▶ _Dataset entries_
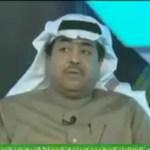 بالفيديو: فهد الطخيم: هذا اللاعب من أهم 4 لاعبين في الدوري السعودي!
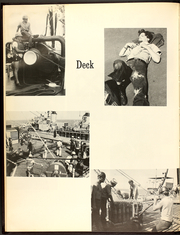 Page 16, 1971 Edition, Cacapon (AO 52) - Naval Cruise Book online yearbook collection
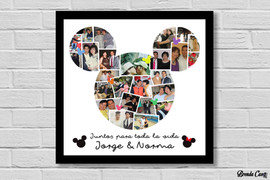 COLLAGE AMOR 36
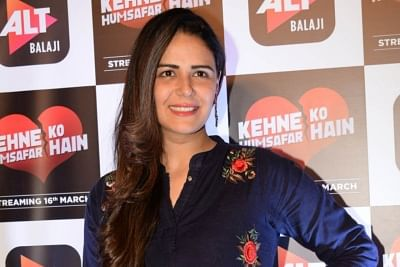 Actress Mona Singh. (File Photo: IANS)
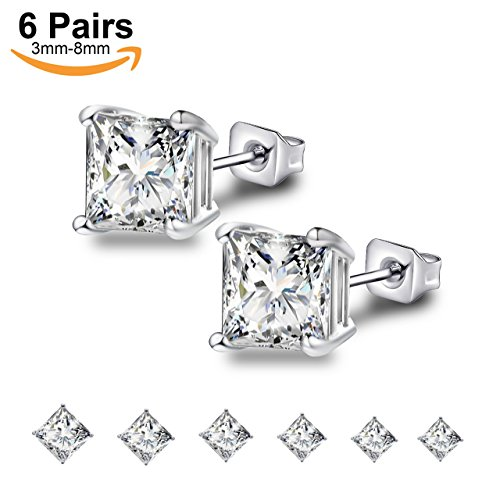 Anni Coco 18k White Gold Plated Stainless Steel Square Princess Cut Clear Cubic Zirconia Stud Earrings Set, 3mm-8mm 6 Pairs (Square Zirconia)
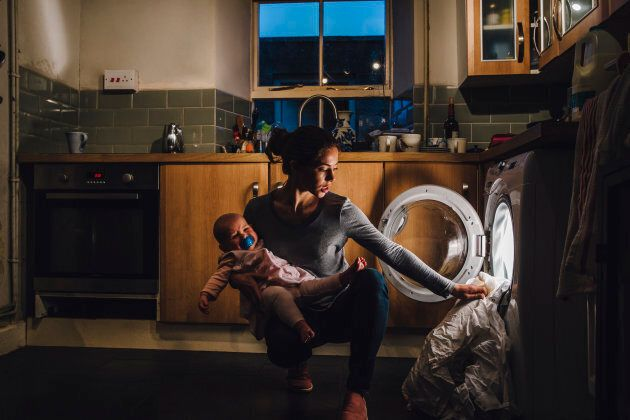 Mothers who earn less than their partners often take on more domestic labour, which can perpetuate the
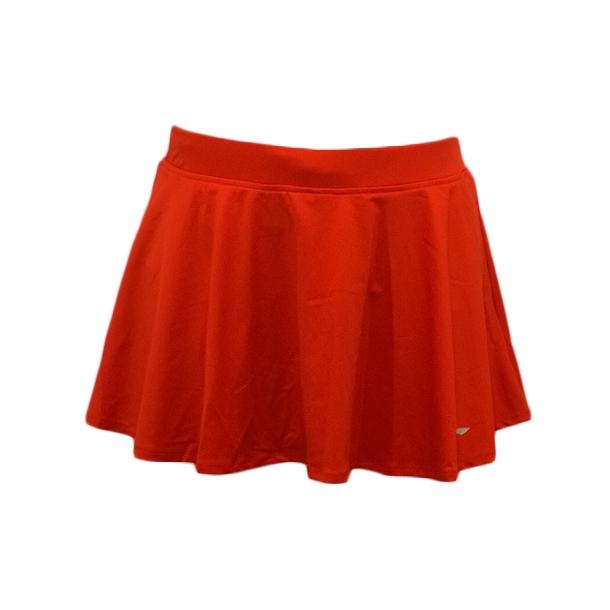 Badminton Skirt - Red 162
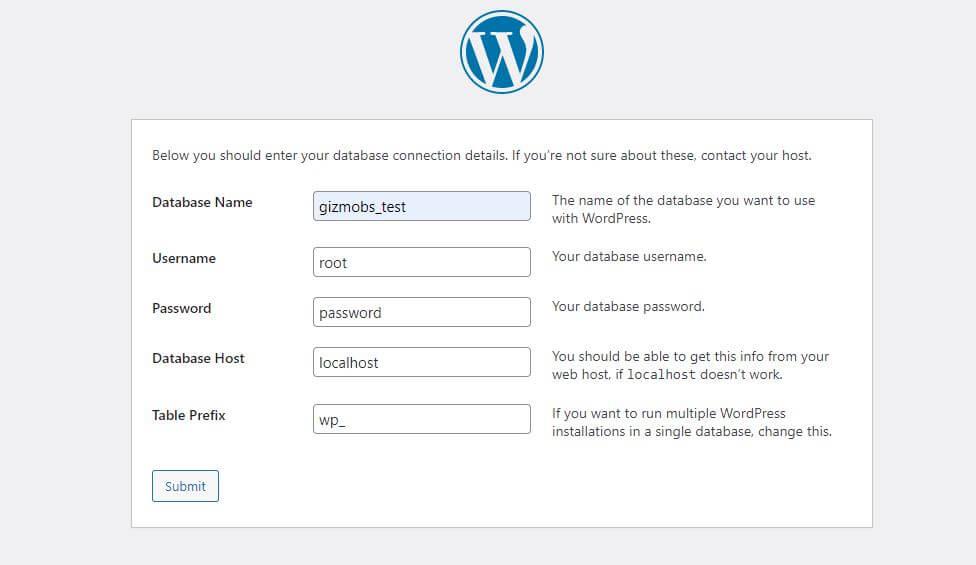 add wordpress batabase details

▶ _Work required_
Your copy should start at the line with "Badminton Skirt - Red 162", stop at the last line of the listing above, match exactly, and contain no pictures.

▶ _Expected answer_
 Badminton Skirt - Red 162
 add wordpress batabase details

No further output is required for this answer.